Because springtails die when moisture drops, drying out the space is both the prevention and the cure.

DIY vs. Professional Treatment

Springtails are one of the most DIY-manageable pests precisely because they hinge on moisture: find the water source — a leak, overwatered plants, a humid basement — dry it out, and the population collapses on its own, often faster than any spray would achieve. Vacuuming knocks down the ones you see in the meantime. Where a professional adds value is when the moisture source is hidden or persistent, when swarms recur despite your efforts, or when springtails signal a broader damp-pest ecosystem worth treating together. Sani IQ’s integrated approach locates the moisture behind the swarm, treats the perimeter, and addresses any related pests, backed by a Pest-Free-Or-It’s-Free guarantee. See general insect control pricing or explore residential pest control.

References

Last updated: July 16, 2026 · Reviewed by Sani IQ licensed technicians

Frequently Asked Questions

Are springtails harmful?

No. Springtails do not bite or sting and are harmless to people and animals. They don't spread disease or damage your home's structure. Some species can cause very minor damage to houseplant leaves, but it's typically negligible. Their only real offence is turning up in large, unsettling numbers in damp areas — a nuisance driven by moisture, not a health threat.

Why do I suddenly have thousands of tiny jumping bugs?

Springtails explode in numbers wherever there's high moisture and organic matter to feed on. A plumbing leak, overwatered houseplants, a damp basement, or wet mulch outside can support enormous populations. When their habitat gets too wet or too dry, they swarm and disperse, which is why they seem to appear by the thousands overnight in bathrooms, basements, or on patios.

What are snow fleas?

Snow fleas are a type of springtail active in late winter and early spring. When the ground begins to thaw, they gather on the surface of snow — often around tree bases — appearing as scattered dark specks that jump. They're completely harmless, aren't true fleas, and don't bite. Their winter activity is just one more sign of how adaptable springtails are.

How do I get rid of springtails?

Moisture control is the single most effective fix — springtails die when moisture levels drop. Run a dehumidifier, fix leaks, ventilate damp rooms, and let overwatered houseplant soil dry out. Outdoors, reduce damp mulch and debris against the foundation. Remove the dampness and the population collapses on its own; sprays alone rarely solve a moisture-driven swarm.

Do springtails jump like fleas?

Yes, but not by leg power. Springtails have a special forked structure (the furcula) folded under the abdomen; when released, it snaps against the ground and flings the insect several inches into the air. That's the origin of the name. They lack wings and can't fly, so the sudden hop is the giveaway that separates them from fleas and other tiny household bugs.

Are springtails a sign of a moisture problem?

Almost always. Springtails need high humidity and dampness to survive, so a large indoor population points directly to excess moisture — a leak, poor ventilation, condensation, or overwatered plants. They're one of the most reliable living moisture meters among household pests. Finding the water source and drying it out solves the springtail problem and prevents other damp-loving pests too.

**********

__Tasks for this exercise__
A – Answer these questions about the springtail text:
(i) During what seasons are snow fleas active?
(ii) What is the forked structure under a springtail's abdomen called?
(iii) What guarantee backs Sani IQ's integrated approach?
B – Revise the stretch of the springtail text from "What are snow" through "rid of springtails?", changing "tree bases" to "fence posts".

Dataset items

**********

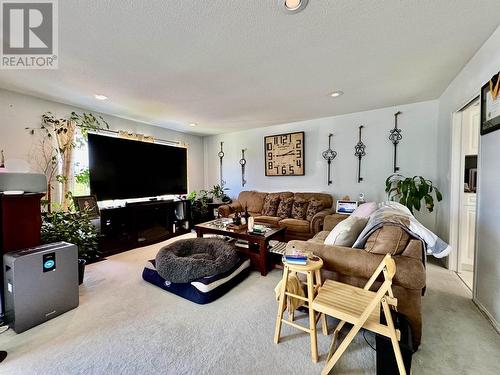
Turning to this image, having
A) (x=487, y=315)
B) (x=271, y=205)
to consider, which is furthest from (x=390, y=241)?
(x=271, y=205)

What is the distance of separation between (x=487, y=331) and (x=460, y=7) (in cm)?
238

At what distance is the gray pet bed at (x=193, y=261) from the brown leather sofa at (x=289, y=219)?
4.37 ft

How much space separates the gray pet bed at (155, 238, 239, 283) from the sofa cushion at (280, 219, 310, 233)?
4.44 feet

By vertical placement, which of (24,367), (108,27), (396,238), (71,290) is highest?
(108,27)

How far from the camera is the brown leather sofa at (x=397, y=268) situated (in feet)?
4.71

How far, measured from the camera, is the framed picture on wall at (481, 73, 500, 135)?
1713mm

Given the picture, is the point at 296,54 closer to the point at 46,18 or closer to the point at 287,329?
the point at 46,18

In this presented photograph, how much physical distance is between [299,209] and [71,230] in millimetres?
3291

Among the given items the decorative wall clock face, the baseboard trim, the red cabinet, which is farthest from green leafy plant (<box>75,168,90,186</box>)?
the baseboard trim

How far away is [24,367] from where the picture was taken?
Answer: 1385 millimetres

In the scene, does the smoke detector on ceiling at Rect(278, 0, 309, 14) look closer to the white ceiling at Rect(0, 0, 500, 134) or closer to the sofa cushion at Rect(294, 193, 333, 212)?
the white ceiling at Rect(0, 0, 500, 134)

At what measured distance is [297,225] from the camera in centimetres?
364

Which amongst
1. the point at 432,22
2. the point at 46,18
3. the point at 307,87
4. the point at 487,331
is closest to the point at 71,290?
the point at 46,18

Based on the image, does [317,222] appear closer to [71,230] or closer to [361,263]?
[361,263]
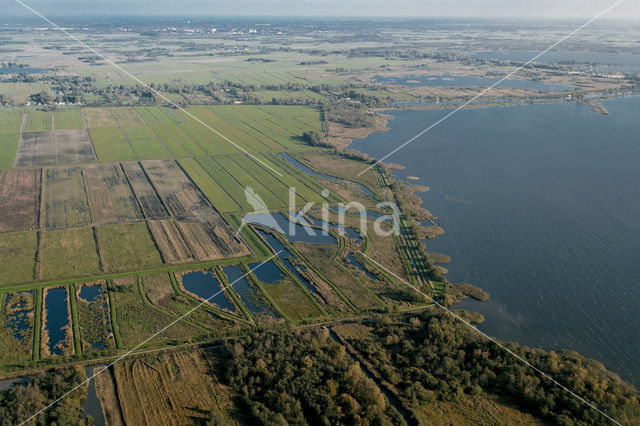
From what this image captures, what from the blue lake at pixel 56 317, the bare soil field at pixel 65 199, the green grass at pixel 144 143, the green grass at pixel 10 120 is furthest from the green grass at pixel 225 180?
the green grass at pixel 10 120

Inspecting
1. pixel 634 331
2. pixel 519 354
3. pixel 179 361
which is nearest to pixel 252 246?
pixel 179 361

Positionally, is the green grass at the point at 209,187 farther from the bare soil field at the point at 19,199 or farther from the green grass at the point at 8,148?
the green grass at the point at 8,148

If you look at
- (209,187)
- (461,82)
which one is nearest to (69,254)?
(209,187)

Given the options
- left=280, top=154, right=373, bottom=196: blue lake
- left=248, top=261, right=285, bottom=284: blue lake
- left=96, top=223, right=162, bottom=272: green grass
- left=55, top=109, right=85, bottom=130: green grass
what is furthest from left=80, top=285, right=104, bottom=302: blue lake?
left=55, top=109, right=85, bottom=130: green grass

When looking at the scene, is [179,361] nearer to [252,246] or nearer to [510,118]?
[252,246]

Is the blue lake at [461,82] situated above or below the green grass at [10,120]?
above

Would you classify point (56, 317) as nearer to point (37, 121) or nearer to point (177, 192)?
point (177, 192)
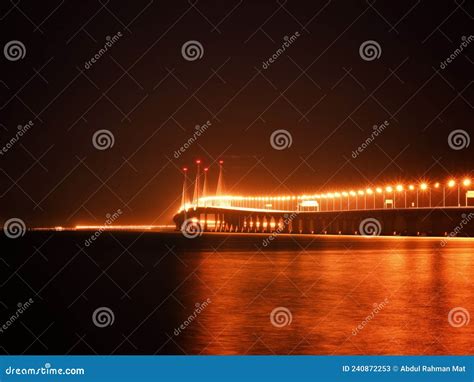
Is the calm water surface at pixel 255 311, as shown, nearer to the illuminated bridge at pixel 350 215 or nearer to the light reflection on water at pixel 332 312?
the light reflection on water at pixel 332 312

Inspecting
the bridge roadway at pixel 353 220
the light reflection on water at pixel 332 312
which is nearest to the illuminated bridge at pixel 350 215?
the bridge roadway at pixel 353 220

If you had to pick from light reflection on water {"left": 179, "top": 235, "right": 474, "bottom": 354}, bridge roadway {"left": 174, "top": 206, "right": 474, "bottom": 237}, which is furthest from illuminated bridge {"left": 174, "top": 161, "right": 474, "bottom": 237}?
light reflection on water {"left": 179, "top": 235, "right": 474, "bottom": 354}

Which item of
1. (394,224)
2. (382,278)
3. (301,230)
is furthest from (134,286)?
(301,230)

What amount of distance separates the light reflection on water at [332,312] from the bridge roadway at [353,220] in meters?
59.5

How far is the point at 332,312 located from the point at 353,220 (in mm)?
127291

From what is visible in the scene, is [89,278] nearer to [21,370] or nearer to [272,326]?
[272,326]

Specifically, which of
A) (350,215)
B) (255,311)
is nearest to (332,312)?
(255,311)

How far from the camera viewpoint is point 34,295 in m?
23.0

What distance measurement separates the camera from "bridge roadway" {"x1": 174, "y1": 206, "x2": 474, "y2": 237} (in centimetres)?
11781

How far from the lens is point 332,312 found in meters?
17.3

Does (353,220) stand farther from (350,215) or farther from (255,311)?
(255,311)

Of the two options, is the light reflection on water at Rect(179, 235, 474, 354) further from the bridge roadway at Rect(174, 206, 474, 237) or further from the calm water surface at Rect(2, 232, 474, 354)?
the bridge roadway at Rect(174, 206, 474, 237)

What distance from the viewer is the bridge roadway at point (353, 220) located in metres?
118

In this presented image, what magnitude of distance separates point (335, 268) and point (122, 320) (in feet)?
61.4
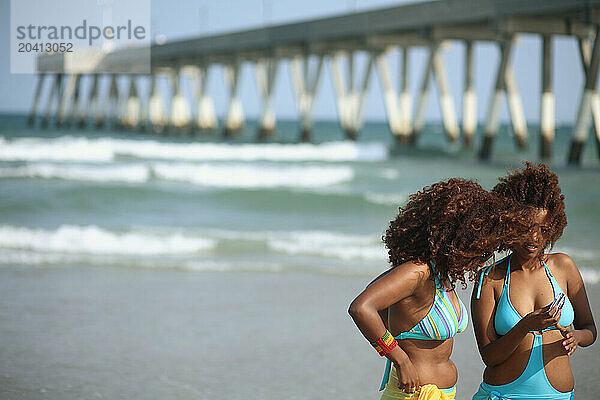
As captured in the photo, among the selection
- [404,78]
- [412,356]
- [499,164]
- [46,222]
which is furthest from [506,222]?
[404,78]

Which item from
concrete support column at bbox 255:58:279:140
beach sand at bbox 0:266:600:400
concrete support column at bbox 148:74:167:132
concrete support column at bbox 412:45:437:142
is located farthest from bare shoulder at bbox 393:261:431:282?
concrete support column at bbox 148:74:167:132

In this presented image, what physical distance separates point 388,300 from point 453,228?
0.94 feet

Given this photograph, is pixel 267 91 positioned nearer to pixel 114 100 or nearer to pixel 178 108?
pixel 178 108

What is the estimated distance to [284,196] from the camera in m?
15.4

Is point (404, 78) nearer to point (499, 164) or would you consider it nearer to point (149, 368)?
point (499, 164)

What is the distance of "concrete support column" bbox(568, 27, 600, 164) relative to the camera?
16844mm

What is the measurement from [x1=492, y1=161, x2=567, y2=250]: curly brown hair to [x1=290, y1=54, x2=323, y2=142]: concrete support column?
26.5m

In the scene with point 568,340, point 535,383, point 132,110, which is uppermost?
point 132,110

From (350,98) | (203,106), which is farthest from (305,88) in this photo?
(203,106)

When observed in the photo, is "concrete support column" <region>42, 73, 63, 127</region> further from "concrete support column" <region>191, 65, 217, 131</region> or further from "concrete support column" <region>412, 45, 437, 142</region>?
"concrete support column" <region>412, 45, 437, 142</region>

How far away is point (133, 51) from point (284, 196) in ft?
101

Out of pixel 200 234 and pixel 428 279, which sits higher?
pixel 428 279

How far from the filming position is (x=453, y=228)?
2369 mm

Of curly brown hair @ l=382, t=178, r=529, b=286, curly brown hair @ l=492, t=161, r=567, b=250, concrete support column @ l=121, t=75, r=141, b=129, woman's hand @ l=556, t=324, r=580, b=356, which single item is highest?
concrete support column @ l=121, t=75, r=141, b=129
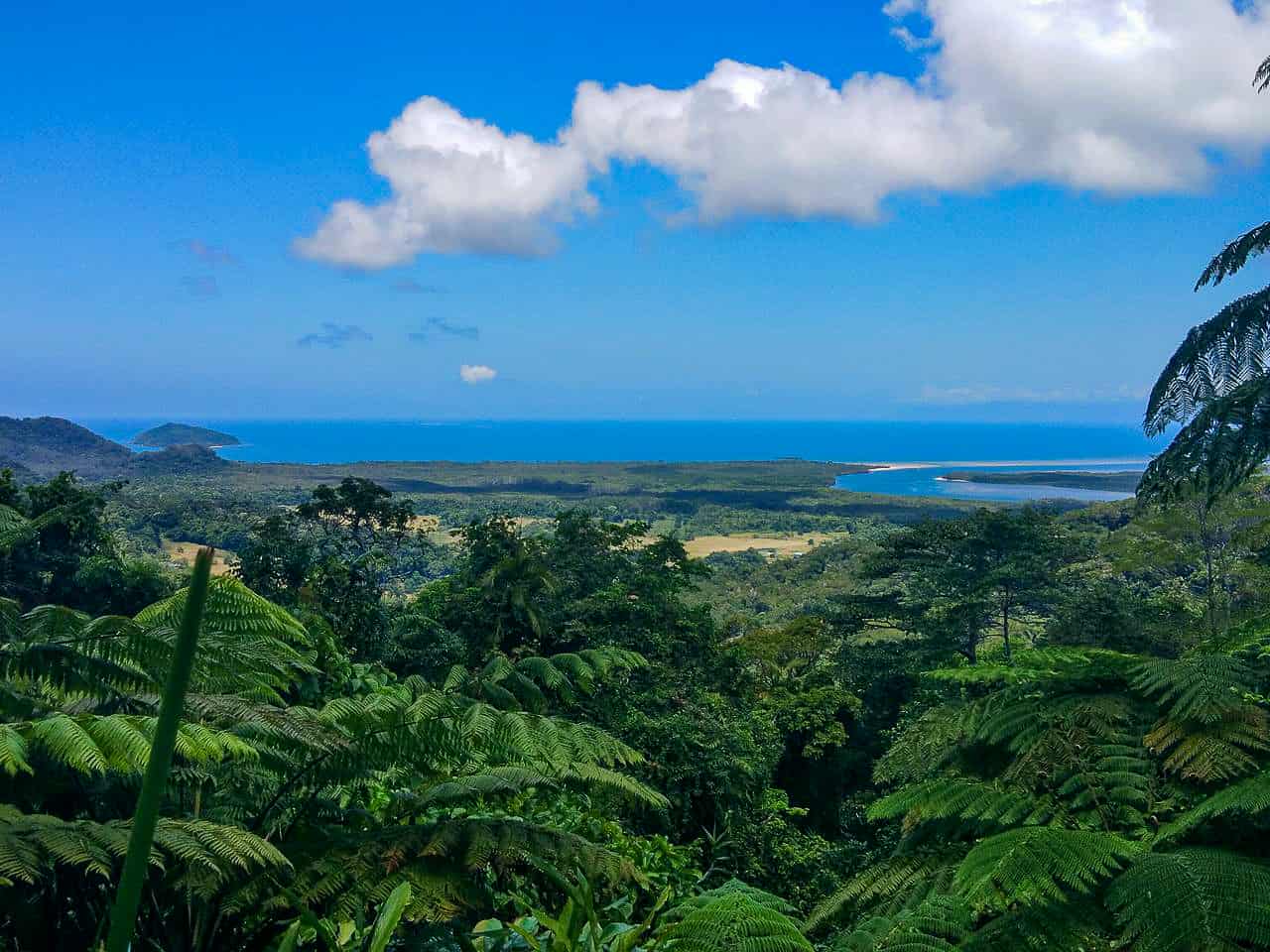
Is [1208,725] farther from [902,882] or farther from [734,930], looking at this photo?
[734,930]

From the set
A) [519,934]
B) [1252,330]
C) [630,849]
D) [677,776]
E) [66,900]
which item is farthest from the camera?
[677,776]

**********

__Answer list__
A –
(i) Late winter and early spring.
(ii) The furcula.
(iii) A Pest-Free-Or-It's-Free guarantee.

B –
What are snow fleas?

Snow fleas are a type of springtail active in late winter and early spring. When the ground begins to thaw, they gather on the surface of snow — often around fence posts — appearing as scattered dark specks that jump. They're completely harmless, aren't true fleas, and don't bite. Their winter activity is just one more sign of how adaptable springtails are.

How do I get rid of springtails?